*Texto*:

'''

Por Agustín Llamas Mendoza
Con la muerte del dictador Castro han saltado “n” cantidad de razonamientos para justificar lo injustificable: que fue un hombre de claroscuros, que fue el único que pudo contra los Estados Unidos, que los dictadores son necesarios para hacer los cambios sociales, que era un idealista… y así, cada uno de esos argumentos expuestos y “sustentados” en oídas y romanticismos sesenteros y a “go-gó”, pretenden justificar todo el mal que le hizo ese individuo a los cubanos (en algunos casos muchos de ellos cómplices del poder) durante más de cincuenta años, cuando simplemente “sólo” fue un asesino corrupto y un tirano tercermundista más.
Muchos de esos razonamientos pretenden tapar el sol con un dedo; el llamarle asesino a Castro no es un insulto, es simplemente una descripción de lo que era. El que asesina es asesino, y Castro lo hizo a discreción. De ahí que pretender matizar diciendo que también hizo cosas buenas es una tontería. ¿Cuántas cosas buenas son suficientes para justificar matar a alguien? ¿Cuántos supuestos hospitales son convenientes para poder desaparecer en las cárceles cubanas a disidentes? ¿Cuántas medallas deportivas son necesarias para justificar balseros en el Caribe? ¿Cuánta miseria es justificable para afirmar cínicamente “con el socialismo hasta la muerte”?
Visité varias veces Cuba, como muchos mexicanos, en los años 90. Visité a familias locales muy marginadas y que tenían muchas necesidades (les llevábamos jabones, pastas de dientes, papel de baño, etc). Vi viviendas divididas, y familias igualmente separadas. Viajé en «calandria» siendo mi chofer un doctor en física por la Universidad Estatal de Moscú. También, con tristeza, fui acosado por niñas de 13 años que se prostituían y nos perseguían cuando salíamos del Meliá. Igualmente visité varias veces el supermercado para diplomáticos donde la carne fresca era color ocre y lo único que había en los anaqueles eran productos de La Costeña o de alguna otra marca mexicana. Y como no podía ser de otra manera, siempre teníamos a dos personajes que nos seguían a todas partes.

'''

*Lo que se pide*: Retoma el texto sobre la muerte de Castro y continúalo a partir de su última oración.

[Fragmentos del conjunto de datos]
'''

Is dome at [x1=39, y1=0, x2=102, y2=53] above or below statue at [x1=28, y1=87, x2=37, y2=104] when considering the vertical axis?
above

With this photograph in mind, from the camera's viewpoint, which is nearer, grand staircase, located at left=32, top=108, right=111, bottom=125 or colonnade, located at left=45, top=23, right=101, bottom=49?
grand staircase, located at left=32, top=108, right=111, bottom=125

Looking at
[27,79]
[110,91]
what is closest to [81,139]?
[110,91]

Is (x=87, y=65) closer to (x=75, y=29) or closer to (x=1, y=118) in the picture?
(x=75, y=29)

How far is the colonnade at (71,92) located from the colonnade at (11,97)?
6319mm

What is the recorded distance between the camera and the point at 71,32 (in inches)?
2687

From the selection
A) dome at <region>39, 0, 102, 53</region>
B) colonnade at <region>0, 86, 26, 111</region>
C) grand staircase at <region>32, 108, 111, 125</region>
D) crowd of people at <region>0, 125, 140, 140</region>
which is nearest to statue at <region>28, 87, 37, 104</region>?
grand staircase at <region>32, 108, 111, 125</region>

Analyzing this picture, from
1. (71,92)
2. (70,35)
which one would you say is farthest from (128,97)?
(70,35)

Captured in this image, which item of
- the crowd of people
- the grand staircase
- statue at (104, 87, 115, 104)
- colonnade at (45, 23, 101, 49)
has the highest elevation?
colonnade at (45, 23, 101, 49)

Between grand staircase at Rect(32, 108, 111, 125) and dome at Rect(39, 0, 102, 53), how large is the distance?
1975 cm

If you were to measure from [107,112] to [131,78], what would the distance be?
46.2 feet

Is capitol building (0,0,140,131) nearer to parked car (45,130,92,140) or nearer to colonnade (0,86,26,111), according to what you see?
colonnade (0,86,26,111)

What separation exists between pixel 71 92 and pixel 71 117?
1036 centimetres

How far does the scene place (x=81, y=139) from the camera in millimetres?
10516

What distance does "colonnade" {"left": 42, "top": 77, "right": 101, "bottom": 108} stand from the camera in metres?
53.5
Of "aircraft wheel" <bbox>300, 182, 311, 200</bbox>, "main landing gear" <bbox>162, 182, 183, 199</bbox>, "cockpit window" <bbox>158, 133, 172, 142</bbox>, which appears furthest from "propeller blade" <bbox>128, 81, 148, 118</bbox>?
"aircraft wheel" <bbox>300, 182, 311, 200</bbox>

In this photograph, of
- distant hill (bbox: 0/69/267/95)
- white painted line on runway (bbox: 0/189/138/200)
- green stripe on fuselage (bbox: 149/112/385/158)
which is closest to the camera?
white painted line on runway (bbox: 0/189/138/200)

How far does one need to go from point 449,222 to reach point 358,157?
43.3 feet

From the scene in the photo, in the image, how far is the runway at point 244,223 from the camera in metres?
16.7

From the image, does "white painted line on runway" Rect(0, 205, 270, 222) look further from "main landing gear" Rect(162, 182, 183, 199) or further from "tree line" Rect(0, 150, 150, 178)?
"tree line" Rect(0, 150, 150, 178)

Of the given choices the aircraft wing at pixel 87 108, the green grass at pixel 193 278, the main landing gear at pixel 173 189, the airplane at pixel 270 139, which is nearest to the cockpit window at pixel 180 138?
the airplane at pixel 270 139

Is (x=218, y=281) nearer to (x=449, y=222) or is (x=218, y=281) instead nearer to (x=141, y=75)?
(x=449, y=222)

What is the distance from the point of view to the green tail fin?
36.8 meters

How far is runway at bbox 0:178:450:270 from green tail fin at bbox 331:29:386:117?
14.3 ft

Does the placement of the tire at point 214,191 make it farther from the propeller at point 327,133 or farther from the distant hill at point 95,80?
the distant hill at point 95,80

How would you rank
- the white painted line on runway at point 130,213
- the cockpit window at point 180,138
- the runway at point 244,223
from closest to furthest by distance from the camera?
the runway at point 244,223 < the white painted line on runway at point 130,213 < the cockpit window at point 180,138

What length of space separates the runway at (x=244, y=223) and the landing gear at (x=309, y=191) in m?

'''

*Respuesta escrita*:
Visitamos en varias ocasiones la Universidad de la Habana y sus llamados centros de investigación con suciedad desde la época de Batista, vidrios rotos, sin muebles ni sillas para tomar asiento, pero eso sí con letreros de papel que decían dónde estaban los refugios antibombas ante la eventualidad de algún ataque aéreo del imperialismo.
En otra ocasión en un llamado «Congreso Internacional (todos cubanos, menos nosotros) de Comercialización» (en el Capitolio) vivimos la gran fantasía donde se hablaba de “libre mercado”, “consumidor”, “calidad”, “servicio”, etc, para que luego en el receso varios asistentes se nos acercaran a pedirnos el bocadillo relleno de queso de puerco que nos daban como almuerzo para llevarlo a su casa para cenar. Todo esto, y solo es una muestra muy pequeña, fue lo que dejó la llamada “revolución” y la gestión de un dictadorzuelo.
En México deberíamos tomar nota. La responsabilidad política comienza con la responsabilidad social. Un pueblo o una sociedad que no se cuida a sí misma, es una sociedad que encontrará tarde o temprano los brazos abiertos del Estado corrupto y extorsionador. Una sociedad que no se hace cargo de sus problemas, tarde o temprano encontrará al populista autoritario y gran salvador de su circunstancia. Una sociedad que no considera a la libertad en todas manifestaciones como un valor precioso está rendida a la demagogia y al autoritarismo.